### YOUR ASSIGNMENT
Quote all of the data exactly as given. Skip every picture it contains.

Web page caption snippets:
:::

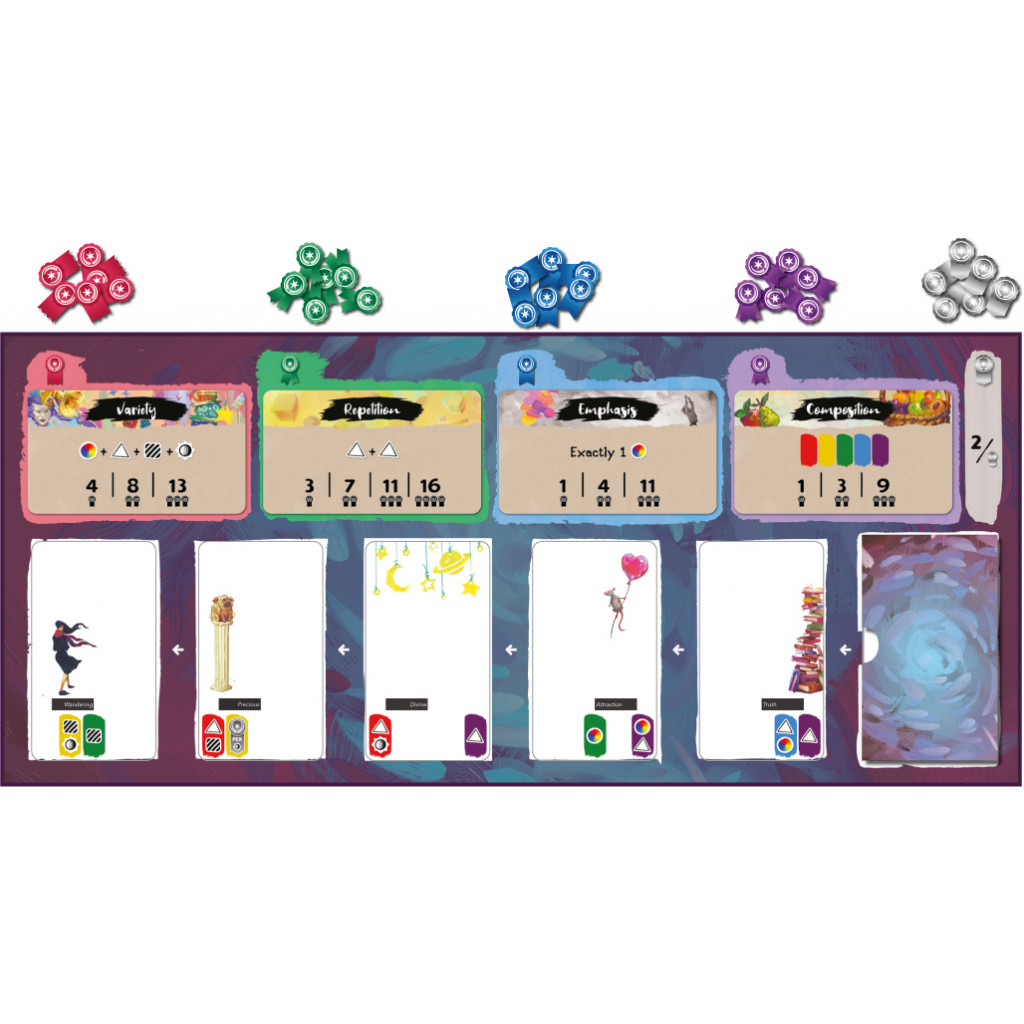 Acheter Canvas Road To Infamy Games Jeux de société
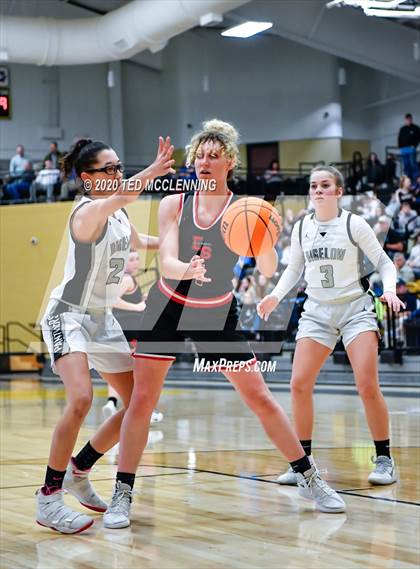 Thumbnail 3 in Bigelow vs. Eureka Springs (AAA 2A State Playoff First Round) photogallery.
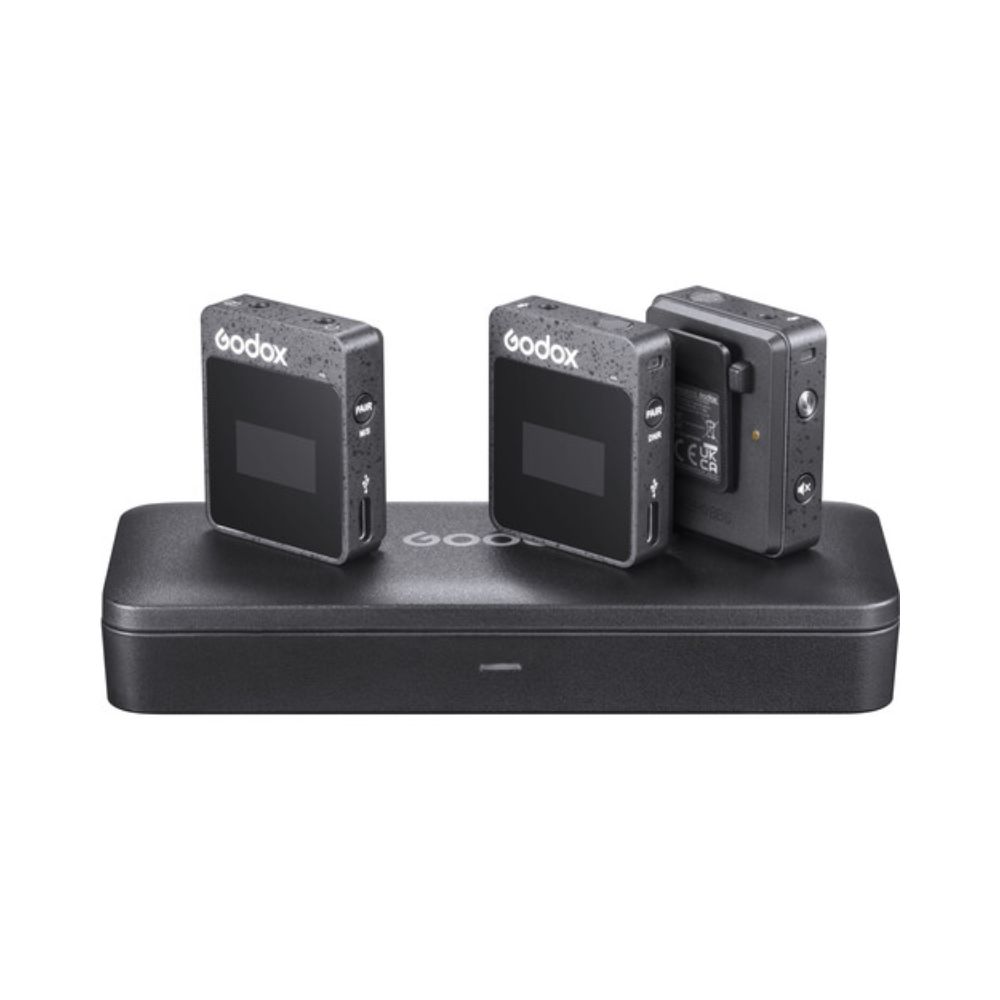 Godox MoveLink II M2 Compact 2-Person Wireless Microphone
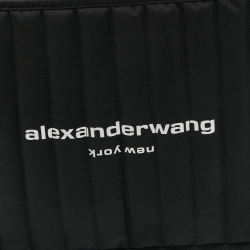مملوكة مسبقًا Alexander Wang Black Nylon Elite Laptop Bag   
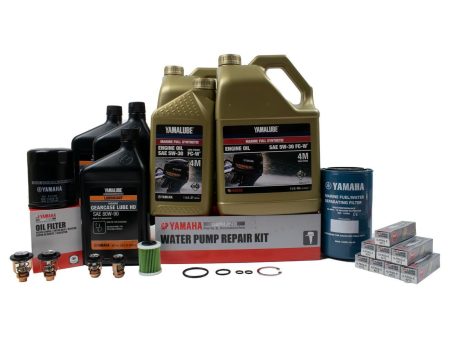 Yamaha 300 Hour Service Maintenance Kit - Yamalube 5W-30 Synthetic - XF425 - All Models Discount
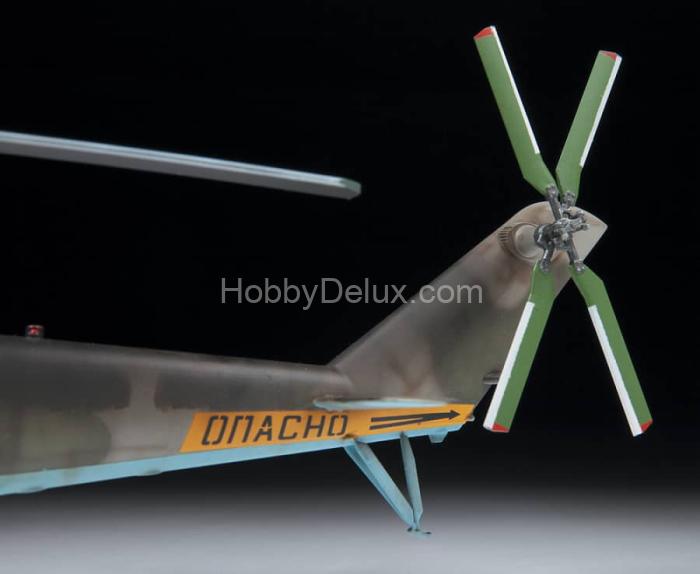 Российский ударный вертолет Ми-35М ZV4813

:::

### ANSWER TO THIS EXERCISE
 Acheter Canvas Road To Infamy Games Jeux de société
 Thumbnail 3 in Bigelow vs. Eureka Springs (AAA 2A State Playoff First Round) photogallery.
 Godox MoveLink II M2 Compact 2-Person Wireless Microphone
مملوكة مسبقًا Alexander Wang Black Nylon Elite Laptop Bag   
 Yamaha 300 Hour Service Maintenance Kit - Yamalube 5W-30 Synthetic - XF425 - All Models Discount
 Российский ударный вертолет Ми-35М ZV4813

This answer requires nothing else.